Some time later, I heard the door open. I assumed it was “Doctor”.
“What is the meaning of this, Doctor?” I said in the imperious tone I normally reserved for upbraiding the likes of Ryan for some foolish mistake.
“‘Meaning’, Mrs Black?” It was an old, wet voice, the sound of a man dying of emphysema, or, I remembered, the men who’d been exposed to poison gas during the War, whose lungs were never the same afterwards. And there was a smell now, a disgusting, biological stink.
“Who the hell are you?” I said, only too aware, as I struggled to free myself, there was nothing I could do.
“Who am I? Well, who am I? That’s a good question. I’m surprised you don’t recognise me, madam.”
“I demand to know what exactly is going on here. As a citizen of Great Britain, I have certain inalienable rights!”
“Ah, but you are dead now — yes, properly dead, not just here on holiday anymore. Your time long ago expired. You’re here with the rest of us, a citizen of Thanatos at last, so it behooves you to make the best of it.”
Thanatos? I thought. Freud’s death impulse? The land of the dead? Well, that was lovely. I think I preferred the term “deadworld”. But, of more concern: “My time’s up? I had …I had — ”
“It took too long to revive you,” the wet, stinking voice said, and dissolved into a horrible coughing spasm. “Excuse me. Yes, the police, when they arrested you in the park, took their assignme
nt a trifle too seriously. Terribly sorry for the inconvenience. You’ll get used to it. We all get used to it. It’s not so bad, living here, if you could call it living, of course.”
So I was dead now, with no way back, was I? There was no way to tell if this were true or not. The pain in my joints, the pain in my head, the way the leather straps bit into my wrists and ankles certainly felt real, or at least convincing. “I’m sorry, but I don’t believe we’ve been properly introduced,” I said, straining after that performance of poise, but I could hear in my voice that it was more strain and less poise. My unseen (though not unsmelled) interlocutor coughed again. “Oh, I see. Yes, quite. How rude of us.” Still coughing, he shuffled around into my field of view. The smell, up close, made me sick. Though he no longer looked in any way as he had in life, though he looked as if his entire body had become cancerous, and as if the cancer was as much without as within, I recognised the bearing of the man. I remembered that posture only too well. “You’re looking well,” I said.

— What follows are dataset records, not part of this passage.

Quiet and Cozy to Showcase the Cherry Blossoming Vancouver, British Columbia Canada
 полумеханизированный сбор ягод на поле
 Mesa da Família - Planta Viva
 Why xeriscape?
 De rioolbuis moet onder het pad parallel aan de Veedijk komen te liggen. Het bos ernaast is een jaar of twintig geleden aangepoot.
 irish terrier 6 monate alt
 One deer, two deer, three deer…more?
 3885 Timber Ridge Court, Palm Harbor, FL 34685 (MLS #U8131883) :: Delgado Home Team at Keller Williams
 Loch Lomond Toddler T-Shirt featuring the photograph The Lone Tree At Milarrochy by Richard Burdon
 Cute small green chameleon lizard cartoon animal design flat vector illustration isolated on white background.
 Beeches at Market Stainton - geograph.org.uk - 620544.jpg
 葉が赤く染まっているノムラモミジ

He shrugged, and coughed again, his mangled hand over his wet mouth. “It’s been too long,” he said.
“I hear you met up with my father.”
He nodded, and sagged visibly. “A poor lost soul. Thanatos is not kind to a man carrying that sort of guilt, Mrs Black. Not kind at all.”
“So I gather. Nice of you to offer him absolution for his sins.”
“You heard about that.”
“I met Variel. Lovely chap.”
Nodding again. “He was once a very good man, Variel.”